Most Minnesotans haven’t changed their shopping habits at Target since its massive data breach in December, according to a new Star Tribune Minnesota Poll.
The poll found that 82 percent of respondents are visiting the Minneapolis-based retailer as often as they did before data thieves successfully infiltrated Target’s information systems and obtained shoppers’ personal information and millions of card numbers.
Eleven percent of Minnesotans said they are upset enough about the theft of consumer data that they will shop less often at Target; another 5 percent say they won’t be going back at all.
Brian Yarbrough, a consumer analyst at Edward Jones & Co, said the loss of some shoppers shouldn’t be that surprising for Target. But the fact that a large majority of those polled said they won’t change their shopping habits is a “pretty good” number for the retailer, he said.
“I have always said 5 to 10 percent will never shop there again,” Yarbrough said.
Since the data breach was revealed, Target has seen a drag on sales. Comparable-store sales were up nearly 1 percent until the data theft was revealed, Yarbrough said, then sales sharply reversed.
Target has been quiet about the impact on its business over the past several weeks, except for a Jan. 10 financial update that showed sales were beginning to improve.
“By late spring, end of summer, you’ll be back to more normal business trends,” Yarbrough said.
The Star Tribune interviewed 800 Minnesota adults by phone Feb. 10 to Feb. 12. The poll has a margin of sampling error of 3.5 percentage points, plus or minus.
Outreach and delay divide, too
Asked how satisfied they are with Target’s outreach to customers, which included a company apology, a brief store discount and free credit monitoring, about half the poll respondents said they were “somewhat satisfied,” 25 percent said they were very satisfied and 15 percent said they were not satisfied.
A total of 46 percent of those polled accepted the company’s position that it waited four days to announce the cyberattack because it wanted to make sure its data system was secure again and it was equipped to handle customer questions.
Meanwhile, 42 percent said the retailer was too slow, and 12 percent were unsure.
Cynthia Olson, 64, of Duluth said she shopped at Target during the breach but paid cash and hasn’t experienced any problems. The breach won’t have any effect on her Target shopping.
Still, she thinks Target should have more quickly spread the news.
“I just thought that immediately without question they should have disclosed it so people could take the proper measures to protect themselves,” Olson said.
Sue Uppole, 61, of Blaine said she used to go to Target once or twice a month, mainly for the low prices on groceries and dog food. She will shop there less now, she said, though she hasn’t seen any fraud on her Target Redcard debit card or the other debit card she uses.

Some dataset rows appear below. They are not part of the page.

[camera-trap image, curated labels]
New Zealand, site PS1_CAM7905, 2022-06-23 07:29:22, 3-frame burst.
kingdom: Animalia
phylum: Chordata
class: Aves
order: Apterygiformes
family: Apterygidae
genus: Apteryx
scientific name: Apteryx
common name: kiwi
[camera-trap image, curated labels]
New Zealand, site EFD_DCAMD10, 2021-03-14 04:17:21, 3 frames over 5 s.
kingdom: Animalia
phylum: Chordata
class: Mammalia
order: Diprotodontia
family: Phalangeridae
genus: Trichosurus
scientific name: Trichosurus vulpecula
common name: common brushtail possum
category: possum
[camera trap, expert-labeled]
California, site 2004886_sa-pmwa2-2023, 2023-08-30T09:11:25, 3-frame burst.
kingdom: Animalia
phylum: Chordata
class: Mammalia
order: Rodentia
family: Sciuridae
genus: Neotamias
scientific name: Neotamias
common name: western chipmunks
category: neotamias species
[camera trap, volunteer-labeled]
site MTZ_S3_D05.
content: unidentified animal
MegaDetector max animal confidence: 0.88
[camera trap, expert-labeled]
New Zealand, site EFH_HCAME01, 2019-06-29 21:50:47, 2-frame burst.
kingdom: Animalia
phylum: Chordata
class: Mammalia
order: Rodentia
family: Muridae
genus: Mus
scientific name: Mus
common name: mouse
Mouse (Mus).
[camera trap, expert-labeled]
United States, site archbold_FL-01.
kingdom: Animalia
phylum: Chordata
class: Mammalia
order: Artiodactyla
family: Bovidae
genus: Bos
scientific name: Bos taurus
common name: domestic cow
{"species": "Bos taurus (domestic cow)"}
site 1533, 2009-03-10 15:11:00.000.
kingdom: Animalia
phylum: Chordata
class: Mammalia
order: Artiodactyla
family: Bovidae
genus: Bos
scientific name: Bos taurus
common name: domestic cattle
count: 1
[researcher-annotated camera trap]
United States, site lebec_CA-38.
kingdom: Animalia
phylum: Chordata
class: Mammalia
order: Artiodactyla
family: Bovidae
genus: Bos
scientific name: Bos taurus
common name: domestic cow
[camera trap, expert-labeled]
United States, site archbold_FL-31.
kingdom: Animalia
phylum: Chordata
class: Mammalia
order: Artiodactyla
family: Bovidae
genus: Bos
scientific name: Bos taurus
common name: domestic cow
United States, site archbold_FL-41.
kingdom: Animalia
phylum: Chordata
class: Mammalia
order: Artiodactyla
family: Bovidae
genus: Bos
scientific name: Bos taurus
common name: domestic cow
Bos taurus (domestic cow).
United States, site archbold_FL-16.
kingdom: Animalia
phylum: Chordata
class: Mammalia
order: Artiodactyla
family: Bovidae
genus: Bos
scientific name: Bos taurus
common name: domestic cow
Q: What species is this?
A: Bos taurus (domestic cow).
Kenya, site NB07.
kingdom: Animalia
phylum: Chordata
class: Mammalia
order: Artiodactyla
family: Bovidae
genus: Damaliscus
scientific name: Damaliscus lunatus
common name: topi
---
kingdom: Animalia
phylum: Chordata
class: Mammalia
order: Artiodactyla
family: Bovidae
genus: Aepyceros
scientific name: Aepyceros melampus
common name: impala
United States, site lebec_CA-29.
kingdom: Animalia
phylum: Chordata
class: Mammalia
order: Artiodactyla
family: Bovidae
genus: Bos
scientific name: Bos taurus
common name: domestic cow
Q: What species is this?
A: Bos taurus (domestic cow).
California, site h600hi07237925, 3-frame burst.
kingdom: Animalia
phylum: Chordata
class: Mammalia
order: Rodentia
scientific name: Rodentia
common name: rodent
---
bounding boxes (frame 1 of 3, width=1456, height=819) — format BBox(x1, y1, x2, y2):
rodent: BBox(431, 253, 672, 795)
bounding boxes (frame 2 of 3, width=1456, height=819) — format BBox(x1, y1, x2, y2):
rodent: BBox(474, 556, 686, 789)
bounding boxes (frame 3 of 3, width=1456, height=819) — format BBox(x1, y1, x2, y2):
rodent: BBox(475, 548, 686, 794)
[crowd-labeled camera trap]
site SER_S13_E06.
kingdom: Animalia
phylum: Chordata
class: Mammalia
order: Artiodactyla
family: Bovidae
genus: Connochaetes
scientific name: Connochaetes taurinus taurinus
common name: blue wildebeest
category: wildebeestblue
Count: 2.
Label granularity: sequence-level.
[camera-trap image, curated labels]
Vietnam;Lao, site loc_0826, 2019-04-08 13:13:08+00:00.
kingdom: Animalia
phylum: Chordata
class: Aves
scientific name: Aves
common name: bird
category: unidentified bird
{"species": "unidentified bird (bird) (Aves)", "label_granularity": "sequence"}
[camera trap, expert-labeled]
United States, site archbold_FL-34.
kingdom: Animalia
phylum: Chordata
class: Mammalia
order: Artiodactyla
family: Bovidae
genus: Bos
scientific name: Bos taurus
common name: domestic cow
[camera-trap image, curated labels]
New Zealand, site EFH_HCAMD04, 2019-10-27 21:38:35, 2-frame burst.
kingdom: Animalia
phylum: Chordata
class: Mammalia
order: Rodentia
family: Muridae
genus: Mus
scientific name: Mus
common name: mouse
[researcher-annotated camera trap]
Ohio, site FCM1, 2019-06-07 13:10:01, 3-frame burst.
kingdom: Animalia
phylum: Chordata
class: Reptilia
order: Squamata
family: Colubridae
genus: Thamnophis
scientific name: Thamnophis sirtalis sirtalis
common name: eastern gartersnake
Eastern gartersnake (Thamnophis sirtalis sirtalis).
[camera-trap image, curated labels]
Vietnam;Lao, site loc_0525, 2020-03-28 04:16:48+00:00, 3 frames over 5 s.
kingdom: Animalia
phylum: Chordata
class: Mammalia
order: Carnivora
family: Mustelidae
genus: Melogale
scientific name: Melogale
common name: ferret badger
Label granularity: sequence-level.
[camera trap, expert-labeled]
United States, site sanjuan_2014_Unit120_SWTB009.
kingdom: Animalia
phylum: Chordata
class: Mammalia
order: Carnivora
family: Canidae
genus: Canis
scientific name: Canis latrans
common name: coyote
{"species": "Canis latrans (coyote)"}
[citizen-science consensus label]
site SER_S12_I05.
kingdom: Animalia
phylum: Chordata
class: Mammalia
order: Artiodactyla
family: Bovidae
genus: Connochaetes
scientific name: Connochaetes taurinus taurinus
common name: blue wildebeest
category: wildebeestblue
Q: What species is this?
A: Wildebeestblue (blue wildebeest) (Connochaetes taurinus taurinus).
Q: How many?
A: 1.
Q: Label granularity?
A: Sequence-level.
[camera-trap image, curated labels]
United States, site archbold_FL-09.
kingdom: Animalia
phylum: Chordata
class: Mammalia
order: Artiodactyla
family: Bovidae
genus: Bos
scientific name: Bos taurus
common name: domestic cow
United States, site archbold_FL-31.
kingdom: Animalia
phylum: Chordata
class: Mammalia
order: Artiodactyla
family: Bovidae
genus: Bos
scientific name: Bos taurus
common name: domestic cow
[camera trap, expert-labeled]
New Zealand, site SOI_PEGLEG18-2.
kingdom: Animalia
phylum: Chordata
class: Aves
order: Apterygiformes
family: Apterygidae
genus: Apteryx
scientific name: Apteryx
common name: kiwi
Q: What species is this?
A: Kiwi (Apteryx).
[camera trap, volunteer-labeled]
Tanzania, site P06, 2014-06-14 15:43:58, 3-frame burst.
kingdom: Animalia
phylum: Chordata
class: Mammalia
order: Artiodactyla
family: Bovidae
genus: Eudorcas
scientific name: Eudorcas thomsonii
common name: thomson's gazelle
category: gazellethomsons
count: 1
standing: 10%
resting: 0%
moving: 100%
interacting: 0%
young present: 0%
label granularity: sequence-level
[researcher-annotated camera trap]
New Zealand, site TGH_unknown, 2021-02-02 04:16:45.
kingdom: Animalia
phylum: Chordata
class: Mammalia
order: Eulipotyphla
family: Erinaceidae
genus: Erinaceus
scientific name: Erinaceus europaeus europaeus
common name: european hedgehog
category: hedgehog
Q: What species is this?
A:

“It’s not that I’m mad,” Uppole said. “It’s more trust than anything.”
Target explains the wait
Target has faced intense criticism for the cyberattack and its handling of the matter, and the theft is expected to cost it hundreds of millions of dollars, only some of which will be covered by insurance.
Target has said it first heard about a possible breach from the U.S. Justice Department on Dec. 12 and that it confirmed the attack and eliminated all known malware on Dec. 15. But the company did not publicly disclose the breach until Dec. 19, the morning after a data security blogger revealed it.
The company has said it was moving as quickly as possible to give customers accurate information, while hiring an independent forensics investigator and working with law enforcement.
“As soon as we identified and removed the malware from our system on 12/15, we immediately began the process of notifying the relevant financial institutions,” spokeswoman Molly Snyder said in an e-mail. “Each state has their own notification requirements and we were working around the clock to ensure we could reach the greatest numbers of U.S. guests in a way that would provide them with information, be clear about what happened, provide resources and next steps.”
Snyder said Target knew it needed to prepare for “a massive increase in volume of calls.”
The attack began after thieves stole network credentials from a heating and refrigeration contractor in Pennsylvania and used them to infiltrate Target’s computer networks, inserting malware on the point-of-sale systems at cash registers in more than 1,700 U.S. stores.
Attackers ultimately made off with two sets of data: the payment card information of about 40 million customers and personal information, such as phone numbers and e-mail addresses, of 70 million customers.
Costly to banks, credit unions
Considered one of the country’s largest recorded data breaches, the heist remains the subject of several investigations.
The breach forced banks and credit unions across the country to reissue millions of debit and credit cards, an expensive endeavor estimated to have cost them more than $200 million to date. So far they’ve replaced about half of the 40 million cards affected, the Consumer Bankers Association and the Credit Union National Association said Tuesday.
How much of that effort is being driven by actual fraud on cards, or the desire to be proactive and head off potential fraud, isn’t clear. The full extent of what crooks have done with the information will not be known for some time.